Kegiatan ini digelar sebagai bagian dari upaya meningkatkan kesiapsiagaan jajaran pemasyarakatan menyusul terjadinya sejumlah bencana, termasuk erupsi gunung api serta kebakaran hutan dan lahan di sejumlah wilayah.
Dalam arahannya, Dirjenpas menginstruksikan seluruh jajaran Kantor Wilayah dan Unit Pelaksana Teknis (UPT) Pemasyarakatan agar meningkatkan kewaspadaan dan memastikan kesiapan menghadapi kondisi darurat.

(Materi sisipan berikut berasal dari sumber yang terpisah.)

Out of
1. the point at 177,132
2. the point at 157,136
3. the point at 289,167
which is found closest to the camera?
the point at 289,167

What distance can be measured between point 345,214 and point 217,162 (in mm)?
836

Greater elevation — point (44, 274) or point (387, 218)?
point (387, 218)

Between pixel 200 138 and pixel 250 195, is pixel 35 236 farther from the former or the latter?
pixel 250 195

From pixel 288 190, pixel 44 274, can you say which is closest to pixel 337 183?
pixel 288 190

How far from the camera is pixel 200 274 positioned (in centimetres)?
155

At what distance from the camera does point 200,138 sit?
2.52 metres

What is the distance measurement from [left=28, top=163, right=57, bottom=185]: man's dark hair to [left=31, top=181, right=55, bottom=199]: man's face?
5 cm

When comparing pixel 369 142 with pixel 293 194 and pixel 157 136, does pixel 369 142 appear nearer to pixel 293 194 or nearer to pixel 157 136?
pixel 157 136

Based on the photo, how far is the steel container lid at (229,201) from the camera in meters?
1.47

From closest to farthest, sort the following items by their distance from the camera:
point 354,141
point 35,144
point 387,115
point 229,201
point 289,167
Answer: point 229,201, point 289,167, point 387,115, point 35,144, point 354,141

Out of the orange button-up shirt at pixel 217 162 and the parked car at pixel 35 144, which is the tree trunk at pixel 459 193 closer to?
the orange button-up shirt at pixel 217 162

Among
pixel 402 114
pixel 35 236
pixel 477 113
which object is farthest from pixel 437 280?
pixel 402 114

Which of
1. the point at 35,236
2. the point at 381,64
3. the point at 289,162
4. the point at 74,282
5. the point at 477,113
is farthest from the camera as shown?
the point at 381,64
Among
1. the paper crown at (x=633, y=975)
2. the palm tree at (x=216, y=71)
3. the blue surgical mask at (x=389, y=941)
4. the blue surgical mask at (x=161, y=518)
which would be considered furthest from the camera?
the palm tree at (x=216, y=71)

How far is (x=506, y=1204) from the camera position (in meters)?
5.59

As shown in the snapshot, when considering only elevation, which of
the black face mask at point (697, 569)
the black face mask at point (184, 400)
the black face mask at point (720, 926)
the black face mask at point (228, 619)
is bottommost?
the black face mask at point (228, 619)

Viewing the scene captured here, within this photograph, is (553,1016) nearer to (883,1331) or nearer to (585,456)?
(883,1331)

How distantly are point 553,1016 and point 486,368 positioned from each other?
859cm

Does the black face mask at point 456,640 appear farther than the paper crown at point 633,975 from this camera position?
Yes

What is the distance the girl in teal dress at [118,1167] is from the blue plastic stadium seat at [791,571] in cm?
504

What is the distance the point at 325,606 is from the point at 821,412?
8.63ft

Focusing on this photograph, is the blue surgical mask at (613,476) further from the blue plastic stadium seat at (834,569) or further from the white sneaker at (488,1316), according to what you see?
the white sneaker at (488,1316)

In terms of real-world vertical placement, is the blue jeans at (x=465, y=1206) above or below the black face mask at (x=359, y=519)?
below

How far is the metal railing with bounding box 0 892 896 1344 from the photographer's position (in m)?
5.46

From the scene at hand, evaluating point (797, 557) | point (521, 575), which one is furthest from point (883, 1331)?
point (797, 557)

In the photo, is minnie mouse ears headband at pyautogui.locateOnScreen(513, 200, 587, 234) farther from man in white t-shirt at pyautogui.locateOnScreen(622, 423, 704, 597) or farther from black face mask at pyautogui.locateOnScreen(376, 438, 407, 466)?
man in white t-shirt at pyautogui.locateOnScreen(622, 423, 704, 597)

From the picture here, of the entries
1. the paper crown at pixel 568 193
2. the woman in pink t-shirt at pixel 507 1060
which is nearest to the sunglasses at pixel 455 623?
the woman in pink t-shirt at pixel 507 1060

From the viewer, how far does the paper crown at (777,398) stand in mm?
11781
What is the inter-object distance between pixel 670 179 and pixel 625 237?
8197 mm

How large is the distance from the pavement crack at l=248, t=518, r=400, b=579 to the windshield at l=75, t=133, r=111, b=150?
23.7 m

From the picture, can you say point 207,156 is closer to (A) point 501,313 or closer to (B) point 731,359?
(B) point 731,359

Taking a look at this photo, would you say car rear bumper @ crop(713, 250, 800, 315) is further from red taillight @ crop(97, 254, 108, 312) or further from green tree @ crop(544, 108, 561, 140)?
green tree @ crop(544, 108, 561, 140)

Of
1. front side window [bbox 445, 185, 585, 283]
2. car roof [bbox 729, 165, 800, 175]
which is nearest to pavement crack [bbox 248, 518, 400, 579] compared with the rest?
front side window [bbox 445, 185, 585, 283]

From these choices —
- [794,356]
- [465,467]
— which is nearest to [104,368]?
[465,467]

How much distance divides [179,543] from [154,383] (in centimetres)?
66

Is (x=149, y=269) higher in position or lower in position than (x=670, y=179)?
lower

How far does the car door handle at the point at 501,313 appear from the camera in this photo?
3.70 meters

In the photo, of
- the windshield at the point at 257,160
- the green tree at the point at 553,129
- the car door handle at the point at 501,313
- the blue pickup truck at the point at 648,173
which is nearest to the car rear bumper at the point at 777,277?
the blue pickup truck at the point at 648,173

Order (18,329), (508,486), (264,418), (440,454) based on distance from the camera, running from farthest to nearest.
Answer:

Langkah tanggap darurat, kata dia, harus dilakukan secara cepat dan tepat dengan mengutamakan keselamatan serta perlindungan terhadap Warga Binaan Pemasyarakatan (WBP) dan seluruh petugas.
Lapas Kelas IIA Batam menyatakan siap menindaklanjuti seluruh arahan tersebut. Kesiapsiagaan menghadapi bencana akan terus diperkuat sebagai bagian dari upaya memastikan keamanan dan keselamatan di lingkungan lapas.
Selain kesiapsiagaan bencana, jajaran Lapas Kelas IIA Batam juga berkomitmen menjaga dan memperkuat integritas pegawai secara berkelanjutan. Hal tersebut dinilai penting untuk mendukung pelaksanaan tugas pemasyarakatan yang profesional dan bertanggung jawab.
Melalui pengarahan tersebut, jajaran Lapas Kelas IIA Batam diharapkan semakin siap menghadapi berbagai kemungkinan situasi darurat sekaligus memastikan pelayanan dan pengamanan terhadap warga binaan tetap berjalan dengan baik.